Congratulation, you can successfully fine-tuned Idefics3–8B.

If you check model save directory, you will find the adapter weights similar to this

I have copied some of the json files from the original model files, such as chat_template.json, tokenizer.json etc which are then used to infer the model.

Inference of custom Idefics3–8B QLoRA model

Finally we came to the stage where we can test out our custom Idefics3–8B model.

Here is the script:

### Load required libraries
import requests
import torch
from PIL import Image
from io import BytesIO
from peft import LoraConfig, prepare_model_for_kbit_training, get_peft_model
from transformers import AutoProcessor, AutoModelForVision2Seq, BitsAndBytesConfig
from transformers.image_utils import load_image
import json
import re


device = torch.device('cuda' if torch.cuda.is_available() else 'cpu')

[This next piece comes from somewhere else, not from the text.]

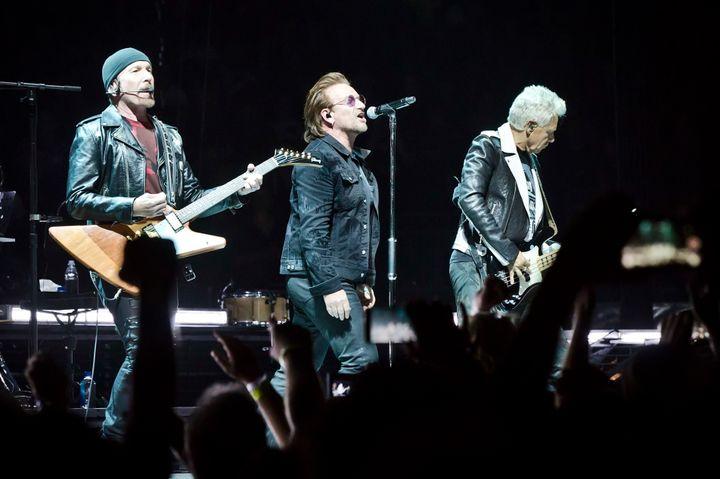 The Edge, Bono and Adam Clayton of the Irish band U2 performing in Berlin on Friday night.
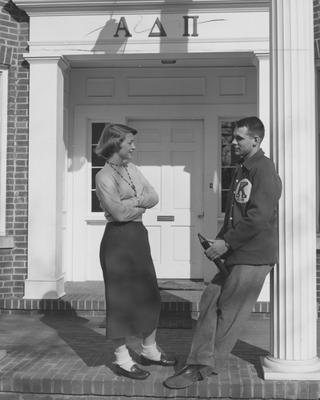 An unidentified woman in talking to an unidentified man in front of the Alpha Delta Pi House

model_path = 'path/to/idefics3_8b_qlora'

## For QLoRA Inferencing
USE_QLORA = True

## Load Processor
processor = AutoProcessor.from_pretrained(
    model_path,
    do_image_splitting=False,
    local_files_only=True)

## Load LoRA Configuration
lora_config = LoraConfig(
    r=8,
    lora_alpha=8,
    lora_dropout=0,
    target_modules=['down_proj','o_proj','k_proj','q_proj','gate_proj','up_proj','v_proj'],
    use_dora=False if USE_QLORA else True,
    init_lora_weights="gaussian"
)

bnb_config = BitsAndBytesConfig(
    load_in_4bit=True,
    bnb_4bit_use_double_quant=True,
    bnb_4bit_quant_type="nf4",
    bnb_4bit_compute_dtype=torch.bfloat16
)

## Load custom Idefics3-8b-QLoRA model
model = AutoModelForVision2Seq.from_pretrained(
    model_path,
    quantization_config=bnb_config,
    _attn_implementation="flash_attention_2",
    device_map="auto"
)  
model = model.to(device)


## Load Image
image = load_image("/home/bhavya/Desktop/bhavya/llm/dataset/test/vin-500/test/Vin_2024-01-09_10-09-50.jpg")
question = "Identify the Vehicle Sr No, Engine No, Model and image_label from this image."
messages = [
    {
        "role": "user",
        "content": [
            {"type": "text", "text": "You are given a image, your task is to extract out the desired text from the image as per the examples and classify the label of the image as 'chassis', 'vinplate', or 'other' based on the whole image."},
            {"type": "image"},
            {"type": "text", "text": question}
        ]
    }
]


## Helper funtion to parse the model output
def parse_response(text):
    match = re.search(r"Assistant:\s*(\{.*\})", text, re.DOTALL)
    if match:
        json_str = match.group(1)
        try:
            # Parse the JSON string into a Python dictionary
            return json.loads(json_str)
        except json.JSONDecodeError:
            raise ValueError("Failed to parse the extracted JSON.")
    else:
        raise ValueError("No valid Assistant JSON response found in the input text.")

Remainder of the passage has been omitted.